### EXTRAIT DU TEXTE ###

Entre 2015 et 2017, la part du diesel dans les ventes de voitures neuves en Allemagne est passée de 47,7% à 38,7%. Face à cette tendance, et espérant "clore le débat sur la fin du diesel", le plus grand équipementier automobile mondial Bosch a présenté fin avril une nouvelle technologie permettant de "diminuer drastiquement" les émissions.
À l'unisson des grands constructeurs, Volkmar Denner, PDG de Bosch, veut croire que "le diesel a un avenir" et sans interdictions urbaines. Pour redresser la qualité de l'air, le gouvernement parie de son côté sur des mesures aux effets moins immédiats, comme la mise en place d'un fonds pour aider les villes à développer leur réseau de transports publics ou encore leur flotte de véhicules électriques.

### DONNÉES FOURNIES ###

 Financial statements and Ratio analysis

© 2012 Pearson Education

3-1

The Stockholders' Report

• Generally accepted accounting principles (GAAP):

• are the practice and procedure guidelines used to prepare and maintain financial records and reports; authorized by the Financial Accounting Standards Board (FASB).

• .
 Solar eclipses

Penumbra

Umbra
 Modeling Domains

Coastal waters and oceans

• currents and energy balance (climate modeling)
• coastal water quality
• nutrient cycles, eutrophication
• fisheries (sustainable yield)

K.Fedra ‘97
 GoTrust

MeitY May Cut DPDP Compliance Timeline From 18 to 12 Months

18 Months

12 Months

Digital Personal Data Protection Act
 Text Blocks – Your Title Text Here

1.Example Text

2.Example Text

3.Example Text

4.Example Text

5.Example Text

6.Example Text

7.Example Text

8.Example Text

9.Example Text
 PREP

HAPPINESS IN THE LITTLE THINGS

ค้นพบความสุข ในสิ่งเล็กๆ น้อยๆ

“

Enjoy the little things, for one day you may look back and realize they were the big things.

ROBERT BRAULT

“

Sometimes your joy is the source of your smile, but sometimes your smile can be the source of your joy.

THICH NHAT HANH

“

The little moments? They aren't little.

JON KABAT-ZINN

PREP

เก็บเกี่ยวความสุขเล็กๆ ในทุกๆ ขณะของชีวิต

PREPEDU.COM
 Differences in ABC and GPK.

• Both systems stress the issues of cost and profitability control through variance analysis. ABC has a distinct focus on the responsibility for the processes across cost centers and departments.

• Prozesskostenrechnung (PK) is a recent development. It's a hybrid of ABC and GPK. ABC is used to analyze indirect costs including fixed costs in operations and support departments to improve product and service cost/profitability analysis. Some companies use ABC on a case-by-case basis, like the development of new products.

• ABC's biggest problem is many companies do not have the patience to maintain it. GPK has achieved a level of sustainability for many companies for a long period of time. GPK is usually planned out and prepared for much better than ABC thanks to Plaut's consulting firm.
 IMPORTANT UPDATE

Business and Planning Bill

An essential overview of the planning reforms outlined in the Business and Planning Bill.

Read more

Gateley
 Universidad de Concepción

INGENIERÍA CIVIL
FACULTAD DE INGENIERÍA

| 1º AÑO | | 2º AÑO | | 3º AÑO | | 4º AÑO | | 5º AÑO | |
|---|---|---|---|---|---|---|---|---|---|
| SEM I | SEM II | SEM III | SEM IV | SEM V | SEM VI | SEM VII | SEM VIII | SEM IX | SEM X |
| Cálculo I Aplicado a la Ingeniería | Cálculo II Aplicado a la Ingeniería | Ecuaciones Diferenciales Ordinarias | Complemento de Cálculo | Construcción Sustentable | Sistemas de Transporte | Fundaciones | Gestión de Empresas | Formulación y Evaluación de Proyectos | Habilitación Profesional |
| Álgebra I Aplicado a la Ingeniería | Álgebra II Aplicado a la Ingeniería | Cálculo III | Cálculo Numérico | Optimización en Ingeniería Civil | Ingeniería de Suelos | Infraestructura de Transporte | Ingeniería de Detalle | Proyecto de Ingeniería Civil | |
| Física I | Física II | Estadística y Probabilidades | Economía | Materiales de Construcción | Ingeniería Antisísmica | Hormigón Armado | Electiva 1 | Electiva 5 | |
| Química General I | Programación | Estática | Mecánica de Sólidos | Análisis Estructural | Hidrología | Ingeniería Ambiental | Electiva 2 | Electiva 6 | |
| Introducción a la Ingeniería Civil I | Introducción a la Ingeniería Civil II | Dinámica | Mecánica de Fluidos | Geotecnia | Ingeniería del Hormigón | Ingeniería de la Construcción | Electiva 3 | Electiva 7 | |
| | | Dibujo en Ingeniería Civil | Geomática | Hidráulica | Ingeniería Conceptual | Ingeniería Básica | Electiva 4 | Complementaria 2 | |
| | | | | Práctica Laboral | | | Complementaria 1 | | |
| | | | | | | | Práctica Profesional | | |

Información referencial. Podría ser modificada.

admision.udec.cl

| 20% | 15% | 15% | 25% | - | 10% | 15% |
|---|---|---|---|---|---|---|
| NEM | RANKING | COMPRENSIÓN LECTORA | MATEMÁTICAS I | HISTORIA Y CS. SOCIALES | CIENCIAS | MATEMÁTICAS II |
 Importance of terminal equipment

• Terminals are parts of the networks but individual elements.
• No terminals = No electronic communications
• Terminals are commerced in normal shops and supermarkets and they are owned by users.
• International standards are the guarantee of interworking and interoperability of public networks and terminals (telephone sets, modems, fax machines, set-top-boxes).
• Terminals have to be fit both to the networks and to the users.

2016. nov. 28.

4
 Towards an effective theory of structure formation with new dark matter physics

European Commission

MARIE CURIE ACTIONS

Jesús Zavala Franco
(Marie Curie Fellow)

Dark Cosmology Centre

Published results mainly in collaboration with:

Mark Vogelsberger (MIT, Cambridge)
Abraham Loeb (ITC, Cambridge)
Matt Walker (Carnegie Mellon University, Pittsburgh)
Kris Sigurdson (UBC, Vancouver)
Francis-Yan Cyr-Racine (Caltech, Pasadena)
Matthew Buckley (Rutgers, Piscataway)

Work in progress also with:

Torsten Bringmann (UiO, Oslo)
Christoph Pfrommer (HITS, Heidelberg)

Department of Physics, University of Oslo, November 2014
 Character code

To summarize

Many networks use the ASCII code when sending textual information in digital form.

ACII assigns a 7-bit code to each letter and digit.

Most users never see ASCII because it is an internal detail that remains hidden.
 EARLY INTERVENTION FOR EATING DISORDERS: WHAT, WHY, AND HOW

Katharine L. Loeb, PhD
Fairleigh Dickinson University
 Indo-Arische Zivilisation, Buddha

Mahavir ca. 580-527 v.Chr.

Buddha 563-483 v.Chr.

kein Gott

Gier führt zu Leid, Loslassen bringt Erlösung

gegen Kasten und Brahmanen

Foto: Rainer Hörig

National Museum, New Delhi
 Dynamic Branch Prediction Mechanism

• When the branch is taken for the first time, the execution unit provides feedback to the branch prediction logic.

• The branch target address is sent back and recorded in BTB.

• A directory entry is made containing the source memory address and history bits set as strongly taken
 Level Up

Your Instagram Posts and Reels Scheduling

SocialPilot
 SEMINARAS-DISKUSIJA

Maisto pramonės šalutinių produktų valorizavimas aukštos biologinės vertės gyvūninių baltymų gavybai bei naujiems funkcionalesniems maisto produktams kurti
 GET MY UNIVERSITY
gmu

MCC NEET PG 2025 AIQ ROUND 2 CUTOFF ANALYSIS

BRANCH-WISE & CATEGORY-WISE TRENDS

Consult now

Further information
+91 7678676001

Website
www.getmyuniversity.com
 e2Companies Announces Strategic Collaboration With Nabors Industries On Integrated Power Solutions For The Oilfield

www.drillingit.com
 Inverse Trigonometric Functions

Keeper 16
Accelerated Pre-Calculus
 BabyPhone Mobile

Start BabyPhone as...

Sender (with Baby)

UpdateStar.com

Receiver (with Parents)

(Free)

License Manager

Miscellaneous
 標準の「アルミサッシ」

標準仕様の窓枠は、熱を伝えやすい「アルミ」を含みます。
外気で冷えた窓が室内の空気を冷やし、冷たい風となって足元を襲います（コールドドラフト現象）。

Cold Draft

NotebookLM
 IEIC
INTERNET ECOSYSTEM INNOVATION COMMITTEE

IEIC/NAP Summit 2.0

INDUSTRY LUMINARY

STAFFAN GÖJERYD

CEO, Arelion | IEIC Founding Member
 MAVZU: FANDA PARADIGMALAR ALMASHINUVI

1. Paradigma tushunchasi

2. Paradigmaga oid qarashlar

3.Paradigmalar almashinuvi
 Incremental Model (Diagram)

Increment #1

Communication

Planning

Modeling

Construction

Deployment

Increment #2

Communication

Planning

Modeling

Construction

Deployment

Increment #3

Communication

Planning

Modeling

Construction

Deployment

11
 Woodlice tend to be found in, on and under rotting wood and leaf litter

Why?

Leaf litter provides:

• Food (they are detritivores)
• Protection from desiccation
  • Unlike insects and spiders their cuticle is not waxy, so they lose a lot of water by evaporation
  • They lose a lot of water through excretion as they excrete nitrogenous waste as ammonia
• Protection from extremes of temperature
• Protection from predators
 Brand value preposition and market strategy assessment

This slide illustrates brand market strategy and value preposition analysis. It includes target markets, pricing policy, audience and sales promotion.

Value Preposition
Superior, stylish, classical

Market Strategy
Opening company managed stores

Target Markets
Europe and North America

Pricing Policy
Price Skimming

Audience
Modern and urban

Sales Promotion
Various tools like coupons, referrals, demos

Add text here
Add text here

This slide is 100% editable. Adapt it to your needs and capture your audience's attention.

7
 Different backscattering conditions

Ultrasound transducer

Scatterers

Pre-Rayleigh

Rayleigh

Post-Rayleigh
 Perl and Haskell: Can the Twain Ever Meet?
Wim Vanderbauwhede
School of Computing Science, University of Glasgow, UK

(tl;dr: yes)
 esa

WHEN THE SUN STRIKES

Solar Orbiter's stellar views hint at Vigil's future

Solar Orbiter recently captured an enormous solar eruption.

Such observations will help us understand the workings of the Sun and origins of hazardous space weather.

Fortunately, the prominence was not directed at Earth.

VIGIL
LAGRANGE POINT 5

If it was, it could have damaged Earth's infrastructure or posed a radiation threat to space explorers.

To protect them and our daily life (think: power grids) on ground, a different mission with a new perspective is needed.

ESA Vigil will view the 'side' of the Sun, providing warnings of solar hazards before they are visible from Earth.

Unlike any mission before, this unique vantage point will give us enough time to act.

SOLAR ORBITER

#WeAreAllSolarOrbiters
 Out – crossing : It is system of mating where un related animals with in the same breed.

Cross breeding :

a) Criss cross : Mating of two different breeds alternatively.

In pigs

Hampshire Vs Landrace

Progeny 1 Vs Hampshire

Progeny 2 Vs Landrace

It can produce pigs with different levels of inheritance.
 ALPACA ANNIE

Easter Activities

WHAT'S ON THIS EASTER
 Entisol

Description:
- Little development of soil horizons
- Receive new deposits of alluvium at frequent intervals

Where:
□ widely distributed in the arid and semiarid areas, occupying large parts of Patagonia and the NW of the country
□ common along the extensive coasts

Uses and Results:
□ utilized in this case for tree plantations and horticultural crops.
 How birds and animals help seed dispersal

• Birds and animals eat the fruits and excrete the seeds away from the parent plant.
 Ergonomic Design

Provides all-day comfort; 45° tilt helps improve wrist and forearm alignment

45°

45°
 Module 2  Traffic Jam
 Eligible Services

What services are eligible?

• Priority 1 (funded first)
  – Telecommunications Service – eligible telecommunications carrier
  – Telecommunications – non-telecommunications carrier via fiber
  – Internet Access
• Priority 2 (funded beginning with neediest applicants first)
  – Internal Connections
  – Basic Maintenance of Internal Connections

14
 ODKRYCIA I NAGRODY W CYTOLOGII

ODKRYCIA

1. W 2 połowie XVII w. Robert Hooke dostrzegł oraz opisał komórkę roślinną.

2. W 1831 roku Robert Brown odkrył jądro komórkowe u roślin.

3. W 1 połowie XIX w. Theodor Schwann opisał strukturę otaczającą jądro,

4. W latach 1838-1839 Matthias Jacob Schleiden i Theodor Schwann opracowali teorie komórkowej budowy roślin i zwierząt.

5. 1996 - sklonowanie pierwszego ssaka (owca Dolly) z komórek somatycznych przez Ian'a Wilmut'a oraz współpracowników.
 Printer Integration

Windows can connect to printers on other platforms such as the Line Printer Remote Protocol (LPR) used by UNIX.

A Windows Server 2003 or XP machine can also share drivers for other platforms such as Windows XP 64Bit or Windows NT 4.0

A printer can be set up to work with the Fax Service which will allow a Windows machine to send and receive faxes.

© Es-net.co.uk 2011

###

- **TÂCHE À RÉALISER**: D'après l'extrait du texte, quelle était la part du diesel dans les ventes de voitures neuves en Allemagne en 2017 ?

- **RÉSULTAT CI-DESSOUS**: Elle était de 38,7%.